This volume deals with another area that has become a pathetic tale of pompous declarations. You can hear politicians lovingly modulating their voices to deliver statements like: Neither tradition nor economic necessity can justify child labour; Child labour is a sad reality of our world. Wherever it is practised, it has to be eliminated; Exploitative child labour... is a moral outrage and an affront to human dignity; Children must grow as the brightest flowers in the countrys garden.
Childrens Day, Decade of the Girl Child, the International Year of the Child there are occasions aplenty to make these statements. And every few years a convention is drawn up to which all nations become enthusiastic signatories: the UN Convention on the Rights of the Child (1989), World Declaration on Education for All (1990). They pledge once again to do everything in their mite to abolish child labour, to guarantee universal education for children. Yet, statistics tell a different story. In India, for instance, child labour is said to be growing at the rate of 4 per cent annually.
Restoring Childhood is a documentation of the issues that plague the growth of children in this sub-continent (excluding Nepal) poverty, lack of education and gender differentiation. India, Pakistan, Bangladesh and Sri Lanka have all got laws in place to prevent the abuse of children for long hours in unhealthy conditions. Yet, child labour is a rampant evil. A lot of it is invisible since children are mostly employed in the unorganised sector or in households of which officials would rather plead ignorance. Thus statistical information is never completely reliable.

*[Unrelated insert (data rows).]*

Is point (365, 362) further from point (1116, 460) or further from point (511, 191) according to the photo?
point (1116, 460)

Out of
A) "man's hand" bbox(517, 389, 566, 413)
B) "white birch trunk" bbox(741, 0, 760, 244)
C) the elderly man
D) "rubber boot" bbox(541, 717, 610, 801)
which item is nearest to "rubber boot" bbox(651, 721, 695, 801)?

A misnomer addressed in the very beginning of the volume is the idea of education as a panacea for child labour. This logic brushes aside the reason for their being assigned roles as breadwinners in the first place, which is abject poverty. It is perhaps this tendency to see issues in isolation that defeats most efforts to ameliorate or rectify existing conditions, argues the author.

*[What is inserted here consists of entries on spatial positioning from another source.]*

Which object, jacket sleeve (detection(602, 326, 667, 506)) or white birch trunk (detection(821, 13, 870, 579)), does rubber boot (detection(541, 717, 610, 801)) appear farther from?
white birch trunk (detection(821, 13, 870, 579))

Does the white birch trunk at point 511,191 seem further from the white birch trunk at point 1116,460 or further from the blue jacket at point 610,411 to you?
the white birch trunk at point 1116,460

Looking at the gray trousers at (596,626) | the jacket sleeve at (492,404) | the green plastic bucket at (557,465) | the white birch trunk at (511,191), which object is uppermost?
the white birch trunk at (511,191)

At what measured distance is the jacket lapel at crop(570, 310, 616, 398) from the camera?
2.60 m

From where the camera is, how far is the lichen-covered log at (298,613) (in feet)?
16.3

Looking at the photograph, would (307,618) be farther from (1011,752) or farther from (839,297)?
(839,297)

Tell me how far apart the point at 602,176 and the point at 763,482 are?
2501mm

All three countries have seen a reduction in budgetary spending on education over the years. Pakistan prioritises higher education over primary education. Nine per cent of Bangladeshs total civilian labour force consists of children between the ages of 10 and 12. Only Sri Lanka presents a heartening difference. Easy accessibility to schools combined with incentives like the mid-day meal scheme has made for greater literacy in that country, despite the fact that education is not compulsory there. And it has in place stringent anti-child abuse laws.
Strangely, noises in the international arena have dictated corrective action to counter the exploitation of children in these countries. The most obvious case in point is the carpet industry. But media attention usually spawns only ad hoc and piecemeal attempts to mitigate the problem.
But who are these children? The Census lists all individuals below the age of 15 as children. In the eyes of the Constitution, children are those under the age of 14 and in the strictly legal sense, a person below the age of 18 is still a minor. Though the Directive Principles of State Policy talk of free and compulsory education of all children up to the age of 14. But this is not enforceable nor, perhaps, desirable unless other means are found to provide for the family that requires the earnings of each of its members, including its children. Besides, there are neither enough schools nor teachers. And there is no way of preventing dropouts.
It is the urban exploitation of children that is most visible. Maximum non-governmental and other initiatives have also been in urban areas. Rural India also sees boys being recruited to help in cultivation efforts, while girls help in the household or contribute as extra hands in agriculture. Most of these are family efforts and hence difficult to categorise as offensive or exploitative instances of child labour.
`Women and children are often reckoned as one segment of the workforce. There are a number of units known to employ `women and children like the toothbrush packing unit of Colgate-Palmolive, or the silk screen printing section that prepares labels for containers and jars for Vicco Vajradanti.
However, it is not yet known in which sectors they tend to get competitive.
The book is a good reference book on issues pertaining to the plight of children in the sub-continent. It also offers fairly exhaustive accounts of the legislation effected at various times in these countries to counter these problems. But despite its rather evocative title, it is very much of a drab social science text-book.